When to seek more help: prayer and treatment belong together
Hear this plainly, because your life may depend on it: prayer is not a substitute for professional care, and seeking that care is an act of faith, not a failure of it. The same God who gave us the sacraments gave us doctors, medicine, and the science of the mind. To reach for them is to receive His help through the hands He has provided.
Please talk to a physician or a licensed mental-health professional if depression is weighing on you — especially if it has lasted more than two weeks, is affecting your sleep, appetite, or work, or if you have any thoughts of harming yourself or that others would be better off without you. Those thoughts are a symptom to be treated, not a truth to be believed.
If you are in crisis right now: in the United States, call or text 988 to reach the Suicide & Crisis Lifeline — free, confidential, 24/7. If you are in immediate danger, call 911 or go to your nearest emergency room. You are worth the phone call.

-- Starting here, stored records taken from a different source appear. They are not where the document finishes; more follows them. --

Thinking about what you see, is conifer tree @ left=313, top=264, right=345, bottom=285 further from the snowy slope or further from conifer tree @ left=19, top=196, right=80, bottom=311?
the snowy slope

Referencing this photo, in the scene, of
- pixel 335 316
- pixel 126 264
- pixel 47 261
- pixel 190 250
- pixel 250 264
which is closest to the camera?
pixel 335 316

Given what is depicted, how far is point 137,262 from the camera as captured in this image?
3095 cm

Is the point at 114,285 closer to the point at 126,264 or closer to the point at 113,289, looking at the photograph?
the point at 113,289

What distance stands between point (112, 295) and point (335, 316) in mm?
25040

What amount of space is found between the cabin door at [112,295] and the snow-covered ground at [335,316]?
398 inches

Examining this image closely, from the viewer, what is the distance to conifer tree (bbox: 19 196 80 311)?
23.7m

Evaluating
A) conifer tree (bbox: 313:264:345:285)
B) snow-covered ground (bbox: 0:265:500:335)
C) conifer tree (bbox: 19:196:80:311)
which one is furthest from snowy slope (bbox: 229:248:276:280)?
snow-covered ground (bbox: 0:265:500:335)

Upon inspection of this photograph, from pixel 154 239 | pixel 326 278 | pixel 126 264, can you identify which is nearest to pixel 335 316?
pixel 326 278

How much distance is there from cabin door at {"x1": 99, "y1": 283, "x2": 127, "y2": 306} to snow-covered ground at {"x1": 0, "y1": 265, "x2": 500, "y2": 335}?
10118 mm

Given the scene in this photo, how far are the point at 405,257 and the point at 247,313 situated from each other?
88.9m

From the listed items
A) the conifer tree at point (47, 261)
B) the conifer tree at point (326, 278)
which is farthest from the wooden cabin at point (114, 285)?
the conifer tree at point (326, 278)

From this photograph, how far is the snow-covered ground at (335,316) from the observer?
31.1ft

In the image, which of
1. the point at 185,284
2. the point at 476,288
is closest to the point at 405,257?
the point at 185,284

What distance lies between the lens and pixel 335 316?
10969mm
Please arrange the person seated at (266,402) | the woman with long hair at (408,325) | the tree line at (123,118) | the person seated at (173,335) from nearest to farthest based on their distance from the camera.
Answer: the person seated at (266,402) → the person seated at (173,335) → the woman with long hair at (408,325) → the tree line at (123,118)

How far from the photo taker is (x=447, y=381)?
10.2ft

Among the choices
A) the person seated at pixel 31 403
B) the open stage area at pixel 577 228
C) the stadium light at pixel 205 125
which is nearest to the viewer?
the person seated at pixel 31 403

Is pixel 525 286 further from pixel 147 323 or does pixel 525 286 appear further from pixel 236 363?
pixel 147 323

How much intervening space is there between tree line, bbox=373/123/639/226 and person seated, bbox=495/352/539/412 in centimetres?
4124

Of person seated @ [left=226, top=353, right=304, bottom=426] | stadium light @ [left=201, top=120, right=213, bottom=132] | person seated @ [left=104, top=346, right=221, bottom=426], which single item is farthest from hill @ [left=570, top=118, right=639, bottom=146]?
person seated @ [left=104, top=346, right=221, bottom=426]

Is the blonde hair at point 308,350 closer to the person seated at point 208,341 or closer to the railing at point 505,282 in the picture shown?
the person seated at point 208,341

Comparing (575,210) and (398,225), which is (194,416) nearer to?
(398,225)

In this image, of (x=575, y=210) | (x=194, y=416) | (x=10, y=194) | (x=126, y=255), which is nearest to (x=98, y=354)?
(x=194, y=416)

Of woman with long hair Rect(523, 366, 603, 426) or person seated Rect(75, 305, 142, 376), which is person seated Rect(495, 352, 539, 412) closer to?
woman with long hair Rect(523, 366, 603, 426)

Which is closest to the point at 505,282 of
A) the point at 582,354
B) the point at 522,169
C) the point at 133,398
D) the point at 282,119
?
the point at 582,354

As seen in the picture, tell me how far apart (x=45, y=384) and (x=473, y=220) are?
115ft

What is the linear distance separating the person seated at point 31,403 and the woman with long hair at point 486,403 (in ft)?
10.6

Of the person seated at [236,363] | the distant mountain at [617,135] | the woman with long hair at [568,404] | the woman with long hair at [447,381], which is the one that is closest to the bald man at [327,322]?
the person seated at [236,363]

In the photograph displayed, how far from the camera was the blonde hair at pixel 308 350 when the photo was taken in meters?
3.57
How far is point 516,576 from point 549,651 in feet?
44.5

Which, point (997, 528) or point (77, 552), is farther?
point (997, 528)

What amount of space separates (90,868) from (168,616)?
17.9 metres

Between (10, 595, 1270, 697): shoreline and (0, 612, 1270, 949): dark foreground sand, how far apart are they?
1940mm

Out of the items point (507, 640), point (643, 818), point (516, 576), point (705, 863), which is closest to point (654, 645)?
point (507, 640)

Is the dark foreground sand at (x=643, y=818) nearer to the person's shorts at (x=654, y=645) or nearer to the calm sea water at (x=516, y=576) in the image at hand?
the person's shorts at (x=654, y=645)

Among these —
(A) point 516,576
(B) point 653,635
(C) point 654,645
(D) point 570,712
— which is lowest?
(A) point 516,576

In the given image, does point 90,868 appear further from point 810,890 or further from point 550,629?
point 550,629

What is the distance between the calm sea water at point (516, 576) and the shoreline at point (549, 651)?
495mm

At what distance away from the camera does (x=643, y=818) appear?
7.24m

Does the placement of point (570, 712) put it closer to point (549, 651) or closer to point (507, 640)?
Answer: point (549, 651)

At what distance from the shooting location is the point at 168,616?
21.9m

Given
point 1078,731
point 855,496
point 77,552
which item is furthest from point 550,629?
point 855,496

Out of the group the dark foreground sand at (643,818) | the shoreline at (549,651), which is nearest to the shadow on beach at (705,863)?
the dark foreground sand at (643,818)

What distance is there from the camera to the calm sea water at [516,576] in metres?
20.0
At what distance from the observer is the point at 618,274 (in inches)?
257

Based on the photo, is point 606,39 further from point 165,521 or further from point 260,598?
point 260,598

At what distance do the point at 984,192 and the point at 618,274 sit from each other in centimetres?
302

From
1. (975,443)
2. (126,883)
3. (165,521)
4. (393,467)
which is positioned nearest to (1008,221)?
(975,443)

Alongside treatment, lean on the Church's own means of grace: the peace of Confession, the strength of the Eucharist, and an honest conversation with a trusted priest, who can walk with you spiritually while your doctor cares for your body and mind. If it has been a long time, our guide to going to Confession after years away can help you take that step gently. Christ's promise still stands over every dark morning: "Come to me, all you who labor and are burdened, and I will give you rest" (Matthew 11:28). He is not asking you to climb out of the pit alone. He came down into it.